CHEN YIFEI (CHINA, 1946-2005)
CHEN YIFEI (CHINA, 1946-2005)

Day’s End (Suzhou)

Details
CHEN YIFEI (CHINA, 1946-2005)
Days End (Suzhou)
signed ‘Chen Yifei’ (lower right)
oil on canvas
86.4 x 107 cm. (34 x 42 1/8 in.)
Painted in 1986
Provenance
Hammer Galleries, New York, USA
Private Collection, USA (acquired from the above in 1986 by the present owner)
Literature
Hammer Galleries, Chen Yifei: Recent Paintings, exh. cat., New York, USA, 1986 (illustrated, plate 25356-002, p. 4)
Exhibited
New York, USA, Hammer Galleries, Chen Yifei: Recent Paintings, October - November, 1986.

Brought to you by

Sylvia Cheung
Sylvia Cheung

Lot Essay

Chen Yifei was the first Chinese artist who rose to fame in the United States and United Kingdom following China's period opening and reform. He studied oil painting with Soviet artist Konstantin Maximov during Maximov's visit to China. While his early training was grounded in Soviet realism, Chen expanded his grasp of the medium by incorporating the essentials of European classical realism, and developed a realist style that was uniquely his own. Beyond merging familiar aspects of Western classical realism and romanticism, he instilled quintessential features of Chinese art into his compositions. Within two years after his move to New York, Chen's work had caught the eye of Dr. Armand Hammer, chairman of Occidental Petroleum and founder of the Hammer Gallery. In 1985, on a visit to China, Dr. Hammer presented a Chen Yifei painting,
Hometown Memories—Twin Bridges, as a gift to Chinese leader Deng Xiaoping. To overseas observers, Chen Yifei's artistic
arrival heralded the dawning of a new era for fine arts in China.

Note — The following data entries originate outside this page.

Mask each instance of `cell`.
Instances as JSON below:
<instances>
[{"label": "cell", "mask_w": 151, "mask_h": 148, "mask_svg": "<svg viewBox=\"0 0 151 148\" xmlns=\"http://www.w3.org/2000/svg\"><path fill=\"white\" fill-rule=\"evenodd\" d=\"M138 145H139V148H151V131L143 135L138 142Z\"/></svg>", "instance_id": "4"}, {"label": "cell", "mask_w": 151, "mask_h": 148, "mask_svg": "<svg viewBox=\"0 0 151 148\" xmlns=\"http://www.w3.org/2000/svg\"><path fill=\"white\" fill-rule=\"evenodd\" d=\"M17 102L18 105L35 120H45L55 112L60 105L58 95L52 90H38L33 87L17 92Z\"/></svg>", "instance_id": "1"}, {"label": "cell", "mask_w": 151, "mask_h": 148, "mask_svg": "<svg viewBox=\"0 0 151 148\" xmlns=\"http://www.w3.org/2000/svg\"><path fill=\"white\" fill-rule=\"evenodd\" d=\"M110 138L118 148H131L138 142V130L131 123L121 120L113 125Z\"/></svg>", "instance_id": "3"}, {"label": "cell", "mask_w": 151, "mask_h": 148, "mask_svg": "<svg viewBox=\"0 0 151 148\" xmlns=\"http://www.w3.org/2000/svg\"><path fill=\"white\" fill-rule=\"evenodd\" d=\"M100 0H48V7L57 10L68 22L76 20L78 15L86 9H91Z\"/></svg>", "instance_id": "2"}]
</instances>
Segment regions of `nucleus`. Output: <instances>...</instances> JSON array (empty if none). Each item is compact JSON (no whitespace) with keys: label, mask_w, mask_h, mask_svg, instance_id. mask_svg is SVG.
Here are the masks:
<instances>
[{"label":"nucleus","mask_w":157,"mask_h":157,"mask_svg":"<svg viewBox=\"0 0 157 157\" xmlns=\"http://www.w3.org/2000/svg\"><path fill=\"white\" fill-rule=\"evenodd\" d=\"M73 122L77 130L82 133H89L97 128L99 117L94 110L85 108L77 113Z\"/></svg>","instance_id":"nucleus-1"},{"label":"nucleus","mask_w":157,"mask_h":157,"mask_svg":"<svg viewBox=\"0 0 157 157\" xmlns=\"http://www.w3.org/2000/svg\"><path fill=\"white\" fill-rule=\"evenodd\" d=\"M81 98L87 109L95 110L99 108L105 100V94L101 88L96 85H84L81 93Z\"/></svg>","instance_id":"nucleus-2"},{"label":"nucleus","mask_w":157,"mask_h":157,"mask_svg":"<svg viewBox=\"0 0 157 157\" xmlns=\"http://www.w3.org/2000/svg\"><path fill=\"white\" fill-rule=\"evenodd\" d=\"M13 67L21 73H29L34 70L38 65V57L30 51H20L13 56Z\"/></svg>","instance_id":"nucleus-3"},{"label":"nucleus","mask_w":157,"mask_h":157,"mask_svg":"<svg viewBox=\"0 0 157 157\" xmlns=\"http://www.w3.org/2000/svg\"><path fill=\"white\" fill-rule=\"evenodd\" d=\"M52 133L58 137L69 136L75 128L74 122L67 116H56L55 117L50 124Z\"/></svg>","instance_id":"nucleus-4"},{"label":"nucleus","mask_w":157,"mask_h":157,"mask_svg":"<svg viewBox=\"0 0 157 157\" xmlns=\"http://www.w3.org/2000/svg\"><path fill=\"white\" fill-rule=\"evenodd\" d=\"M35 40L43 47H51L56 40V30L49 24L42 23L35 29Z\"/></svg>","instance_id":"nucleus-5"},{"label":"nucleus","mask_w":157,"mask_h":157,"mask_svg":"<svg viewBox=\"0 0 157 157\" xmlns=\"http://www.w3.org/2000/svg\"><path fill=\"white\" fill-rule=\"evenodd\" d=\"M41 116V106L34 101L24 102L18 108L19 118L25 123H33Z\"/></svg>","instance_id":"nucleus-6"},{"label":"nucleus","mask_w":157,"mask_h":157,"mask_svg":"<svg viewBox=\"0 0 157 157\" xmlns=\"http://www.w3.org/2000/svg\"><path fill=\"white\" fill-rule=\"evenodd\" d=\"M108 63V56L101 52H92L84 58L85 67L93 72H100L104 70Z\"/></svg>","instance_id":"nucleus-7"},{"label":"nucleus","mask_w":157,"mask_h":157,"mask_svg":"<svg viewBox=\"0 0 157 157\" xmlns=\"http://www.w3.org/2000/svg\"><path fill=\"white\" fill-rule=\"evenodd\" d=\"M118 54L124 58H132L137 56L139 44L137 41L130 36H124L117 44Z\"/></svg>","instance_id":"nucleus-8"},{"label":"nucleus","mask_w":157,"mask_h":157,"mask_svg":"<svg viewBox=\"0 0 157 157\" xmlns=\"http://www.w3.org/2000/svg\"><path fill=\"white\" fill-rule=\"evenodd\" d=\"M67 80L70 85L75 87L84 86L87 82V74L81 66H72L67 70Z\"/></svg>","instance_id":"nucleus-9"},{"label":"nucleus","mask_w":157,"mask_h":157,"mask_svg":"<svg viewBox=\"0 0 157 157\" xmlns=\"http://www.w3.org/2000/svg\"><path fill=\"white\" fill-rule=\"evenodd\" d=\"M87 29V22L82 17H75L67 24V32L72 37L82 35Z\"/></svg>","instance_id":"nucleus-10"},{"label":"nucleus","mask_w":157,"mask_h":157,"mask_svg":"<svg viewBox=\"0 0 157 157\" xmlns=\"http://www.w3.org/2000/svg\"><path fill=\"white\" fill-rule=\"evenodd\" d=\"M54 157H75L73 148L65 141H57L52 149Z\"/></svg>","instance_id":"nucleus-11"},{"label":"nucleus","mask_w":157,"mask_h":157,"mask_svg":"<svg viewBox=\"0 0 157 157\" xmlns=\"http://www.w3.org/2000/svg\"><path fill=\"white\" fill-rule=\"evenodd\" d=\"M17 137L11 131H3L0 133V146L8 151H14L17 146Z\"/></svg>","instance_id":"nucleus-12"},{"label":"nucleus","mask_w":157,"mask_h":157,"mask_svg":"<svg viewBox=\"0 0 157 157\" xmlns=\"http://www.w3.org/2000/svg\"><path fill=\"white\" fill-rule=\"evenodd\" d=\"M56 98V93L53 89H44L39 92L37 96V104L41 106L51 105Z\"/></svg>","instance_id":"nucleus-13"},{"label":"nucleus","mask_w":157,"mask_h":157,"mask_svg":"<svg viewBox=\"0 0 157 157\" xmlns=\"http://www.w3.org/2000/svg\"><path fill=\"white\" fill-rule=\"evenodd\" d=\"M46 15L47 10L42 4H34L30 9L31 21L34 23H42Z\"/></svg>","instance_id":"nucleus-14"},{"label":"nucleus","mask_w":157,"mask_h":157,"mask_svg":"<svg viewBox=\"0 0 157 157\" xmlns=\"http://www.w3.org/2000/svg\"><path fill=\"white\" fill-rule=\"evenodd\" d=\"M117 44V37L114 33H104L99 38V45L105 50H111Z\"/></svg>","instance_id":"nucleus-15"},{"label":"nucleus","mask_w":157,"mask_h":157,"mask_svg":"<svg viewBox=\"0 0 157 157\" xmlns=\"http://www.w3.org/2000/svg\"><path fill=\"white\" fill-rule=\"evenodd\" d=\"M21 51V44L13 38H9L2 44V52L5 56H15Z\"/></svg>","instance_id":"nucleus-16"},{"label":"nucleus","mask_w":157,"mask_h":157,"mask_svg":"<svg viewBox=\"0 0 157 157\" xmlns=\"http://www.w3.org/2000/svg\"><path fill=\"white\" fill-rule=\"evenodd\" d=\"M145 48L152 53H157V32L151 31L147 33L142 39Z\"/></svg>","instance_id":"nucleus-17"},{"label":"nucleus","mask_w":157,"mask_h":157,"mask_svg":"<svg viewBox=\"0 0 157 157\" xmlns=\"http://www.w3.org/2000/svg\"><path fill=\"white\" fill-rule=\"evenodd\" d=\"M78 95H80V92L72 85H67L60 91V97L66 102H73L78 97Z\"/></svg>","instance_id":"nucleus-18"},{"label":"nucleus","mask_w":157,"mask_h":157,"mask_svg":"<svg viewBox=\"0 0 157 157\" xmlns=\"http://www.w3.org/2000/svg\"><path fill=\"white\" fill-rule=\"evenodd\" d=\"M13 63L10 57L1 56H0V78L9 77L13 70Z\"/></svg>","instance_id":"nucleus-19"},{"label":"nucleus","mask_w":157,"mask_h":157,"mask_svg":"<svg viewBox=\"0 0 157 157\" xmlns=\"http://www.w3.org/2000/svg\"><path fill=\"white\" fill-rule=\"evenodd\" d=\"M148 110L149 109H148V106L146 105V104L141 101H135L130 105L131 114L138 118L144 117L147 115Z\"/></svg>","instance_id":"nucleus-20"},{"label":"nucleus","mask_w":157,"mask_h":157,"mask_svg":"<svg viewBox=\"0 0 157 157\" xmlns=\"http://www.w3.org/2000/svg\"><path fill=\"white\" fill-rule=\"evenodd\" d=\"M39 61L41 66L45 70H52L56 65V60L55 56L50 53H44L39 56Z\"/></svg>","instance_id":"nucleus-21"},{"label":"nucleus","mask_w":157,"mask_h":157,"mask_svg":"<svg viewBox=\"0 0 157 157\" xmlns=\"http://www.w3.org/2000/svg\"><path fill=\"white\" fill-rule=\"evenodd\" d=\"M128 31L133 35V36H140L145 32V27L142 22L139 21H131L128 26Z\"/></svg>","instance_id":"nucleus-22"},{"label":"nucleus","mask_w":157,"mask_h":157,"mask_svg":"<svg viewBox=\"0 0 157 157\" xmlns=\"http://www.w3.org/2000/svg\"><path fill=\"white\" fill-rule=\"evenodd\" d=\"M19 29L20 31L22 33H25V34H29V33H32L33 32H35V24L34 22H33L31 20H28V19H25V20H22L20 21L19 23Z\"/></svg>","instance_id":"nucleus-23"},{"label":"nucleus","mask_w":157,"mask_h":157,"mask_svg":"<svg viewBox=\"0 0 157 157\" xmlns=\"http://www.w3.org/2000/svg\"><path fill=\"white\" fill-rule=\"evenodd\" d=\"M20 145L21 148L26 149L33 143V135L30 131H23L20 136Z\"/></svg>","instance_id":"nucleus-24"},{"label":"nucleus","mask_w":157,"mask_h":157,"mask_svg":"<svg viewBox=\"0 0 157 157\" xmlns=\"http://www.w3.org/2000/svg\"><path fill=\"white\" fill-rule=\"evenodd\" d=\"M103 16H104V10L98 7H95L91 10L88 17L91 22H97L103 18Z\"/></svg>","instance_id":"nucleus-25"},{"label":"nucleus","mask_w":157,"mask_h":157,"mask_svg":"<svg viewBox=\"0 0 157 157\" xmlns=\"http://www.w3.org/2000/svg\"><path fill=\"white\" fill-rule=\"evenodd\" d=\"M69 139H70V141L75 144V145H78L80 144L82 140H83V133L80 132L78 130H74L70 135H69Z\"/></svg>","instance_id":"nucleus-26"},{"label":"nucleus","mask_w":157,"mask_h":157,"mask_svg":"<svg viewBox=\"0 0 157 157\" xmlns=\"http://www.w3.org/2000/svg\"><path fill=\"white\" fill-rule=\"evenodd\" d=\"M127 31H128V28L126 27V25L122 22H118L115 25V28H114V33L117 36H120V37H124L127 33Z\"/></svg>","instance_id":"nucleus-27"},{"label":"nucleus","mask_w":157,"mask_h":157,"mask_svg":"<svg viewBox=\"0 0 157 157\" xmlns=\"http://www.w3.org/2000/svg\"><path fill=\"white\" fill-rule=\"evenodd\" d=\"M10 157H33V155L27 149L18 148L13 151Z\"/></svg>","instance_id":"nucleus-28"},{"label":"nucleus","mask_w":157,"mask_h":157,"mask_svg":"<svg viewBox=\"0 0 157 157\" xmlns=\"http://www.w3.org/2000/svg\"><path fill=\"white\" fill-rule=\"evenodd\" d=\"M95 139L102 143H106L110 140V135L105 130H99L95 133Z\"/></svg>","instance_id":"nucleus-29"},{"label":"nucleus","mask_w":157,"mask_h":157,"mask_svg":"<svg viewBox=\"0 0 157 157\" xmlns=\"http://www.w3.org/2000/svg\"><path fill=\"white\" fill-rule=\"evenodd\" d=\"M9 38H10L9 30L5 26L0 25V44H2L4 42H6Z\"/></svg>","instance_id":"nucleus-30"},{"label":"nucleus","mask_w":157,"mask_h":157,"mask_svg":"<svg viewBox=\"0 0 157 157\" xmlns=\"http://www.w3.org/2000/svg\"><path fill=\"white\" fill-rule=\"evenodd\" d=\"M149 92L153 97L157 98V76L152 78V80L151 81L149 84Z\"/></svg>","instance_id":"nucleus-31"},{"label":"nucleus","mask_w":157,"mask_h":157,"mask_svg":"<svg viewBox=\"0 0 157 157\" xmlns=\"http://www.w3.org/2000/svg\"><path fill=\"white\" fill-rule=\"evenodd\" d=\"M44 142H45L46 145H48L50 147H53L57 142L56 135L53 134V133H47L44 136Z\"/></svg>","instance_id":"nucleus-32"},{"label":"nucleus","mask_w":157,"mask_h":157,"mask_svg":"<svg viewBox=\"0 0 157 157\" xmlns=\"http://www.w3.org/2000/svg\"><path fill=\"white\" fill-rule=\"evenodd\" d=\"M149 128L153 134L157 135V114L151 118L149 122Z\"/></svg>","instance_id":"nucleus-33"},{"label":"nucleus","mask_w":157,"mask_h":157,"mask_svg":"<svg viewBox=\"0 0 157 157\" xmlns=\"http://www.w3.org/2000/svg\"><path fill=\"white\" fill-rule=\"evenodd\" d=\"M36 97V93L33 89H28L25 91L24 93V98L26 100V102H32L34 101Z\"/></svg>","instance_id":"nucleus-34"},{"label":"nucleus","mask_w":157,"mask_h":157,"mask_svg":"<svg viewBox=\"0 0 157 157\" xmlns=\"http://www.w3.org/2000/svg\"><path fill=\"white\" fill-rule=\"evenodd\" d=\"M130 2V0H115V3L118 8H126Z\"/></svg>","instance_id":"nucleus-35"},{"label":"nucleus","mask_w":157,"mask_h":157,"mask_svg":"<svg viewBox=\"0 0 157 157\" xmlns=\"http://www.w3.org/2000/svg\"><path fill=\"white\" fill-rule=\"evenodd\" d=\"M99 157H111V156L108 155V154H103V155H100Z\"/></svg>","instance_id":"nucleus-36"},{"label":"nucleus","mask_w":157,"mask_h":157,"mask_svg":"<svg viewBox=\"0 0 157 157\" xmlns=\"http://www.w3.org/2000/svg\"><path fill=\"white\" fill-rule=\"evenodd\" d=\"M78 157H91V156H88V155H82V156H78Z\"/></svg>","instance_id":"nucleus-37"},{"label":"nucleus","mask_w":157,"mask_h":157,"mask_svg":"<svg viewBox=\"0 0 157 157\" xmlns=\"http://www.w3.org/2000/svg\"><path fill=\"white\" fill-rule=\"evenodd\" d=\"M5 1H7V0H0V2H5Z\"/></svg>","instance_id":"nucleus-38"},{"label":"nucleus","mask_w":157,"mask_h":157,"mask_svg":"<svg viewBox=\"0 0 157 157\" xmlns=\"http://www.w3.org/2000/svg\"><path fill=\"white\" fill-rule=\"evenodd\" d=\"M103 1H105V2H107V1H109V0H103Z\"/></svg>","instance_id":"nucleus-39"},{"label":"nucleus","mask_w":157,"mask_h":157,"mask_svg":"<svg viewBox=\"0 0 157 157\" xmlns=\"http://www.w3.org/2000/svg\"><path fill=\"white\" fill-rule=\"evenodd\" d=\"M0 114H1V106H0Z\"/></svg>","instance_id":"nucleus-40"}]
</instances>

Began from 1982, the Water Village series was the first series that Chen Yifei created after his arrival in New York. While it marked a thematic departure from his historical paintings from his time in China, it also conveyed a historical touch that was unaffected and nostalgic. In 1984, The New York Times and Arts News described Chen's artistic style as "romantic realism", and the Water Village series began to gain recognition in the US art scene.

The romantic aura that permeates Chen Yifei's paintings is shaped by his original brushwork. Despite his solid academic grounding in realist painting and sculpture, he did not follow the classical realist method of using exceptionally fine, precisely placed strokes of colour to create depth or reflected light in painting. Rather, he used "planes of colour" in a manner that is akin to the Impressionists.

In Day's End (Suzhou) (Lot 350), the architectures, the bridge, the surface of the river and the boats in the water village are comprised by overlapping "colour planes". Seen at a distance, the portrayal seems to capture the scene with photographic accuracy, perhaps allowing the viewer to be fooled into thinking that Chen has borrowed the technique of fine brushwork lines from Western classical realism. In fact, Chen made use of the "colour planes" technique from modern art in his classical realist painting, allowing to produce brushwork that was broad, dense, textured, and mottled. The paint surface resembles the effect produced with a special photographic lens that encapsulates a nostalgic and romantic atmosphere. It echoes the early realist oil paintings of German artist Gerhard Richter, who in the 1970s introduced a photographic vocabulary into painting. Richter employed very fine brushwork, and while his colours may intermingle on the canvas, there is little sense of texture.

In Day's End (Suzhou), Chen Yifei used this distinctive brushwork to depict the soft light of dusk, and the moist, hazy and romantic aura that is unique to Jiangnan. In the river flanked by endless black tiles and white walls, the villagers are riding the boats on their way home. It seems as if Chen has captured this serene moment in time in his delicate, evocative portrayal of Jiangnan and its breath-taking landscape surrounded by waters.